Mohammad Yousuf Abul Farah Tartusi () was a popular Sufi Muslim saint. He is regarded as one of the common ancestors of the Sufi Tariqahs, which form an unbroken chain to the Islamic prophet Muhammad.

Biography
Mohammad Yousuf Abul Farah Tartusi born on August 21, 1016 CE (15 Rabi ul Awwal 407 AH) in Tartus, Syria. His father's name was Shaikh Abdullah bin Younus Tartusi. His given name was Mohammad Yousuf, while his patronymic was Abul Farah. He is sometimes given the title Alauddin.

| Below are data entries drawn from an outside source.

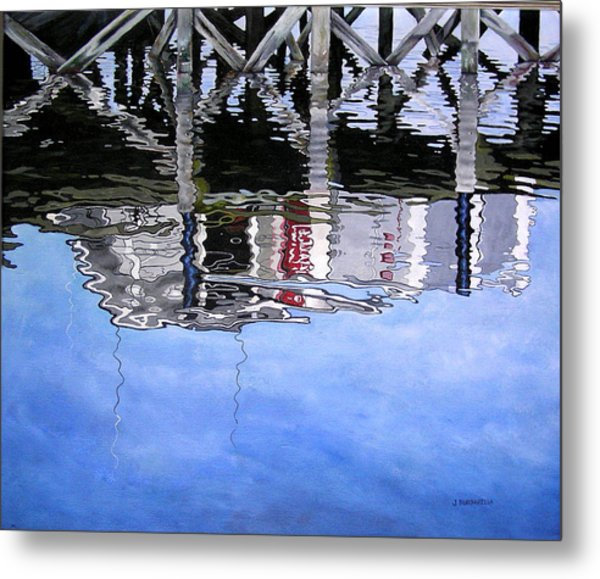 Under The Dock Metal Print by Judy Burgarella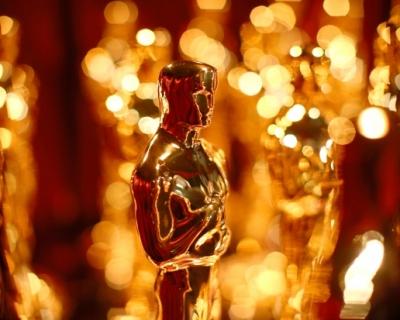 О сложных отношениях «Оскара» с номинантами и не только-430x480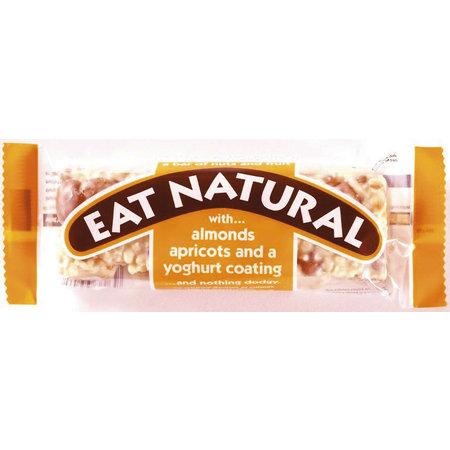 Eat Naturals Eat Naturals - Amond Apricot&Yoghurt Coating, 12 Repen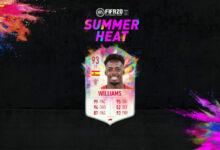 FIFA 20: Isco e Iñaki Williams Summer Heat disponibles en modo Draft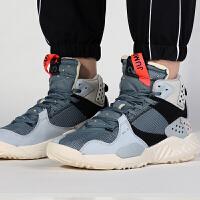 Nike耐克男鞋2021春季新款�凸攀孢m休�e�\�有��@球鞋DC2130-300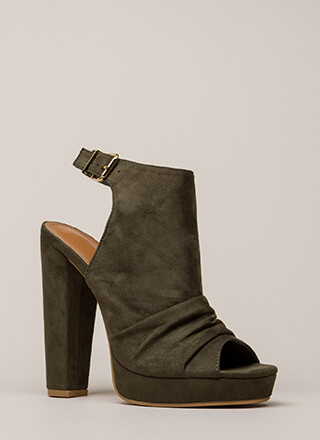 Slight Slouch Chunky Peep-Toe Platforms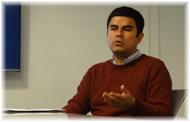 Identidad Biométrica en el Perú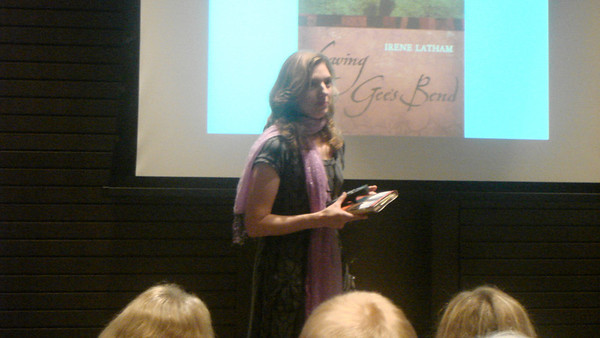 Book Birthday Party: Leaving Gees Bend 2010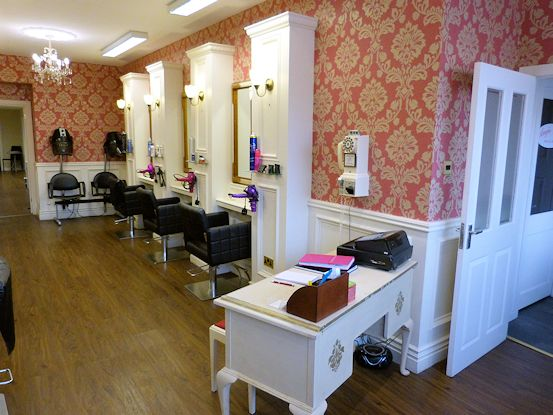 Hairdresser's reception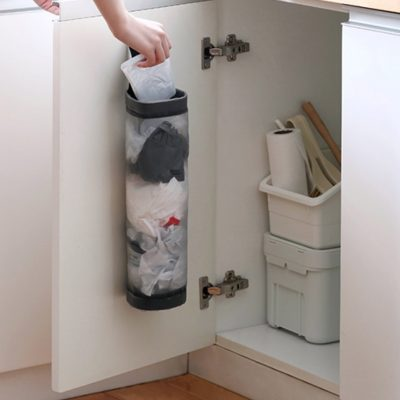 Plastic Carriers Hanging Organizer Organizer bag home decor style degree sg singapore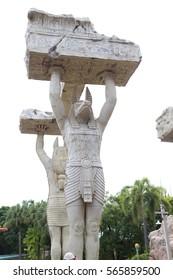 SENTOSA, SINGAPORE - JAN.17 2017  : Traditional egyptian sculpture in the Mummy park at Universal Studio Singapore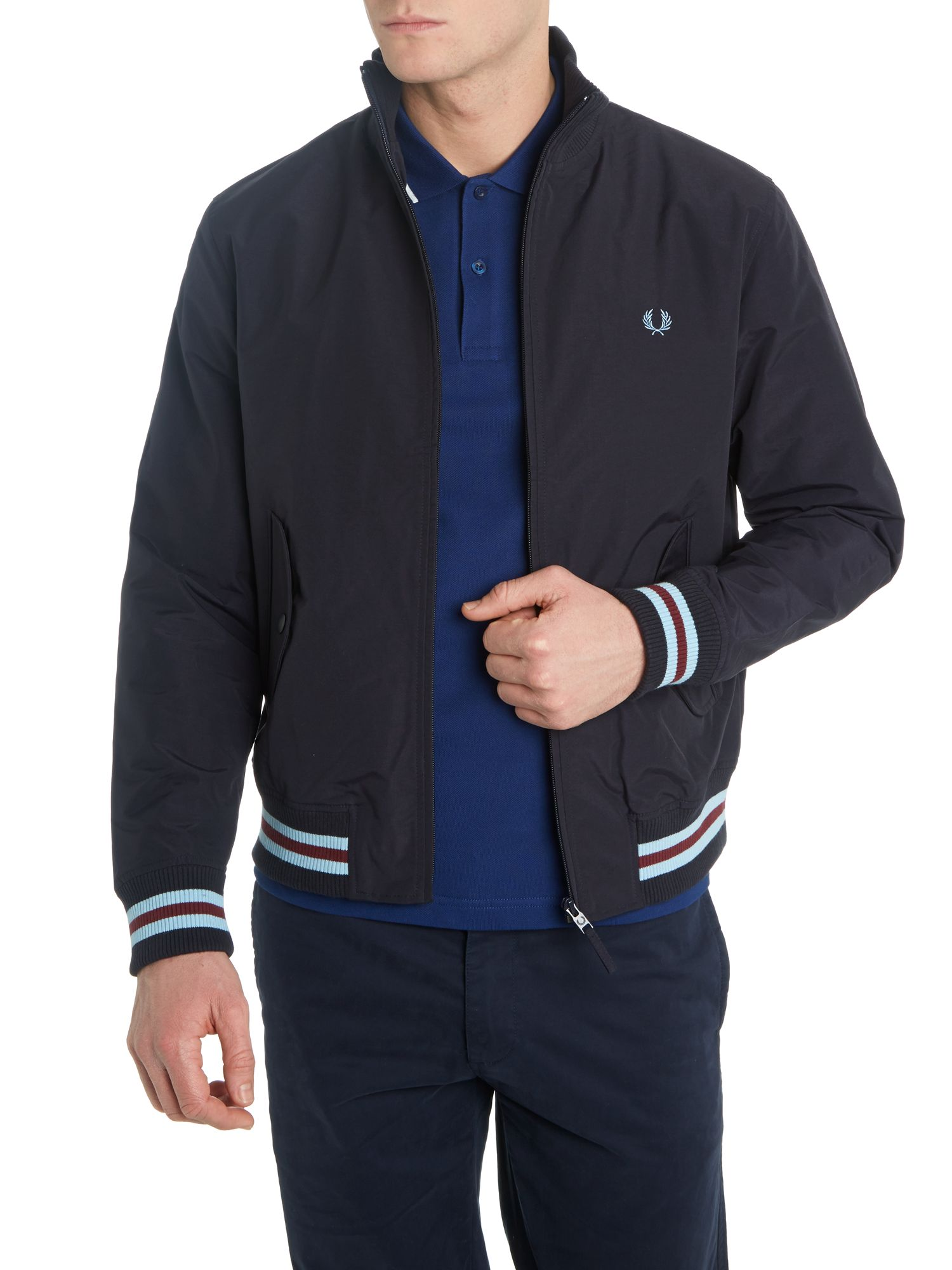 Tipped nylon bomber jacket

He was known as a Qutb, which in Sufism is a perfect human being, otherwise known as al-insān al-kāmil, "The Universal Man" at  the top of the saintly hierarchy. of his time known for performing miracles. He was said to have had such intense level of tawakkul and sabr that worldly matters did not concern him.

His spiritual successor was Shaikh Abul Hassan Ali bin Mohammad Qureshi Hakkari.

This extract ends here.